For these reasons, more advisors may reject the forgivable loans and seek out firms with lower advisor and client costs. Or they might otherwise take smaller notes or grants to cover only the actual hard-dollar costs of a move.

Such alternatives allow broker-dealers and RIAs to provide a better long-term financial partnership with advisors, offering higher payouts and/or reduced fees in which the advisor nets more over time while acting in a fiduciary manner.

If the relationships with the broker-dealers are stronger for all this, it’s more likely the advisors will stay with their firms, an advantage the B-Ds will appreciate at a time when firms like Vanguard are trying to capture their retail financial advice clients.
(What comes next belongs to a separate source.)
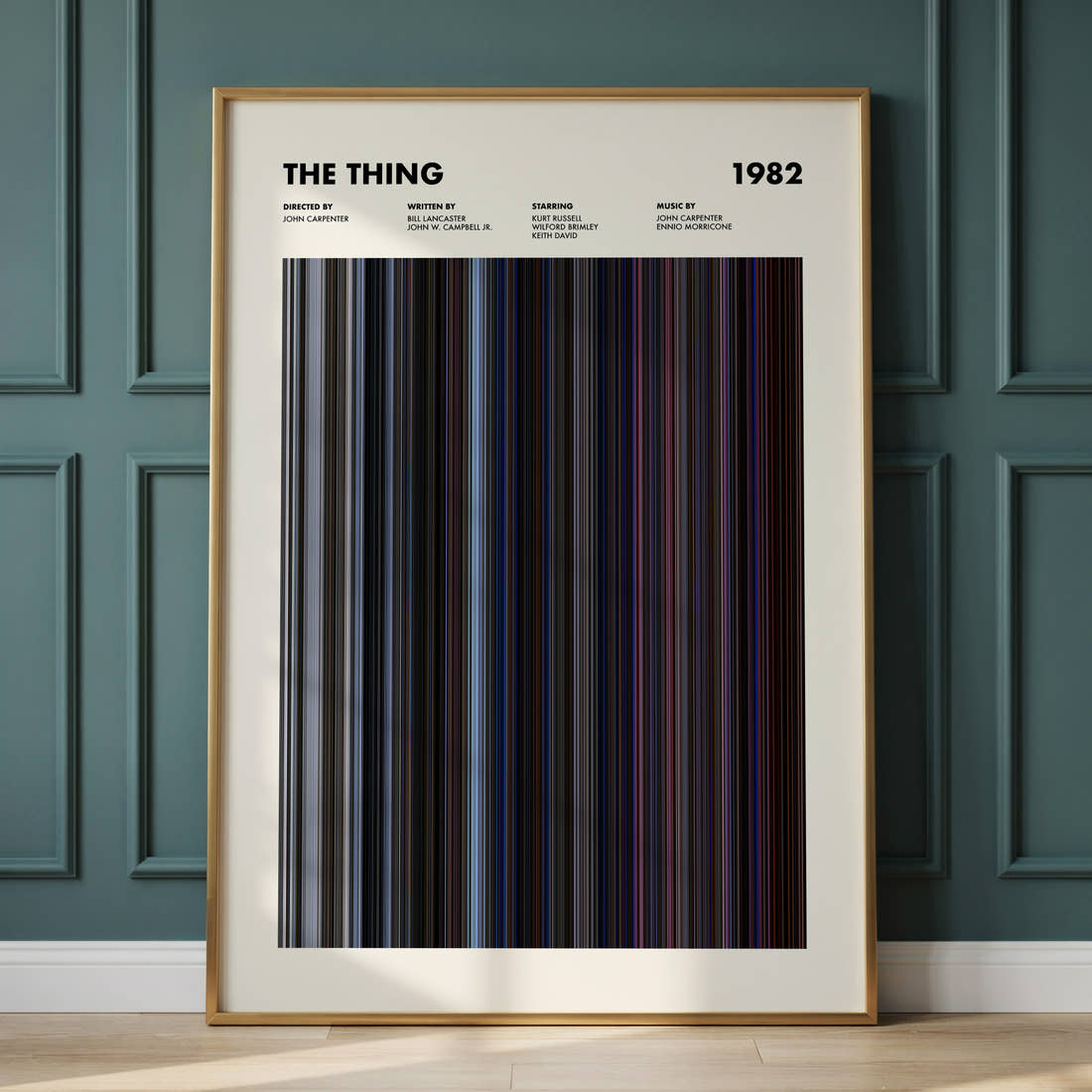 The Thing Movie Barcode Poster framed and leaning against a panelled wall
These better arrangements would also make it easier for advisors to move, and ease the cost of moving their clients (depending on the custodial relationships).

Advisors shouldn’t have to worry about looking over their shoulders to see which regulators are watching them. One chief compliance officer I spoke with on the topic of a questionable business practice put it this way: Just because something's allowed today doesn't mean it won't haunt you later.

As the big broker-dealers do battle, the big compensation packages are still being offered to woo advisors away. But it’s these large transition packages that contribute to the debt mattress much of the industry is sleeping on.

Will all be forgiven? Time will tell.

Simon Hoyle is a Strategic Business Director at Henschen & Associates, a recruiting firm based on best match introductions to RIA/tuck-in/hybrid model partners focused on high retention.